▸ **Problems and tasks**:
[1] In the passage on Mohammad Rawas, at which school did he study printmaking?
[2] Write out the stretch of the passage on Mohammad Rawas from "Mohammad Rawas or" through "Beirut Art Center.".

▸ **Extract to read**:
★ ★ ★ ★ ★
Mohammad Rawas or Mohammad El Rawas (born 1951 in Beirut, Lebanon) is a Lebanese painter and printmaker. He studied arts at the Lebanese University, then moved to London and studied Printmaking at the Slade School of Fine Art. He currently lives and works in Beirut, where he taught at the Lebanese University and the American University of Beirut.

Life and work
Rawas began his artistic career with the outbreak of the Lebanese Civil War. He left the country to Damascus, then to Morocco before returning to Lebanon and leaving again to pursue his studies in London. During the late 1970s and early 1980s he produced a body of prints related to the war and to violence in general. These works were presented at several exhibitions, including “The Road to Peace”, curated by Saleh Barakat at the Beirut Art Center.

From the 1980s and 1990s, Rawas developed a painting practice based on constructions with balsa wood, aluminum and string meticulously built up over portions of canvas. His complex artworks widely use reference to popular culture (manga, comics) and old master paintings such as  Las Meninas by Diego Velázquez. In 2013 El Rawas abandons painting to work on creating a series of three-dimensional constructions using multiple materials and techniques. In his latest artistic phase, he goes back to two-dimensional paintings.
★ ★ ★ ★ ★
▸ **Data records**:
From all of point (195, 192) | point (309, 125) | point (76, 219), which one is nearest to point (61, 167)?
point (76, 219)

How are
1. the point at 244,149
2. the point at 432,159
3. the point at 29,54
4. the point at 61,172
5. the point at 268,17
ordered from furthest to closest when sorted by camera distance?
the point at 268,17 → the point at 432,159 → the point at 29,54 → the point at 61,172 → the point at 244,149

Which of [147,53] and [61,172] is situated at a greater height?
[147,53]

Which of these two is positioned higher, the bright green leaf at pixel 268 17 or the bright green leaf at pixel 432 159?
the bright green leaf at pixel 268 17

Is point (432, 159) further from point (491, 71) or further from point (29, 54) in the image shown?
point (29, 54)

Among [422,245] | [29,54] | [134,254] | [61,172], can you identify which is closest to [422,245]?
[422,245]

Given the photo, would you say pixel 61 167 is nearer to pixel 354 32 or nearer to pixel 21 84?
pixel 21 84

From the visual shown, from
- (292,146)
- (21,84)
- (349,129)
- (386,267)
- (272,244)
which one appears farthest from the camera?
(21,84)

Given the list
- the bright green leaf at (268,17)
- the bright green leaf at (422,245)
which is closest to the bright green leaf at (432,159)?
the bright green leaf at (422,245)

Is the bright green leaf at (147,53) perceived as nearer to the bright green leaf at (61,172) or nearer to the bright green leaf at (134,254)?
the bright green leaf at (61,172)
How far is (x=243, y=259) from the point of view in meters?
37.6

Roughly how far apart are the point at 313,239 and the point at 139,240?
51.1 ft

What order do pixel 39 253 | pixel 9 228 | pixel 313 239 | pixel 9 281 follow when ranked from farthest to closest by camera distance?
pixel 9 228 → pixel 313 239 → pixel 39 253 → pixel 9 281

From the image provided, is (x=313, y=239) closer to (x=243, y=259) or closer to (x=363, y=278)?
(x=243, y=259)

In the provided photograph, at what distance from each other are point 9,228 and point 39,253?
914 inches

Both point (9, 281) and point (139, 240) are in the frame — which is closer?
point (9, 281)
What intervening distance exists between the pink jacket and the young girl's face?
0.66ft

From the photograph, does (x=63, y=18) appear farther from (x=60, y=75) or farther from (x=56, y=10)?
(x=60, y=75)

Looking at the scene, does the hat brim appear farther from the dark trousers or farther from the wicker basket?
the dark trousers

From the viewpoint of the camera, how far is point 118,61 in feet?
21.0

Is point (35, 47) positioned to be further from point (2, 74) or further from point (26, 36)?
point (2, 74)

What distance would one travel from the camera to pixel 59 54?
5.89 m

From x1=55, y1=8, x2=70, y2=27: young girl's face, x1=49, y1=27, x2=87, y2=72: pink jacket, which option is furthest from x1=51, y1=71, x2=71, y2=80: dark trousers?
★ ★ ★ ★ ★
▸ **Solutions in order**:
[1] The Slade School of Fine Art in London.

[2]
Mohammad Rawas or Mohammad El Rawas (born 1951 in Beirut, Lebanon) is a Lebanese painter and printmaker. He studied arts at the Lebanese University, then moved to London and studied Printmaking at the Slade School of Fine Art. He currently lives and works in Beirut, where he taught at the Lebanese University and the American University of Beirut.

Life and work
Rawas began his artistic career with the outbreak of the Lebanese Civil War. He left the country to Damascus, then to Morocco before returning to Lebanon and leaving again to pursue his studies in London. During the late 1970s and early 1980s he produced a body of prints related to the war and to violence in general. These works were presented at several exhibitions, including “The Road to Peace”, curated by Saleh Barakat at the Beirut Art Center.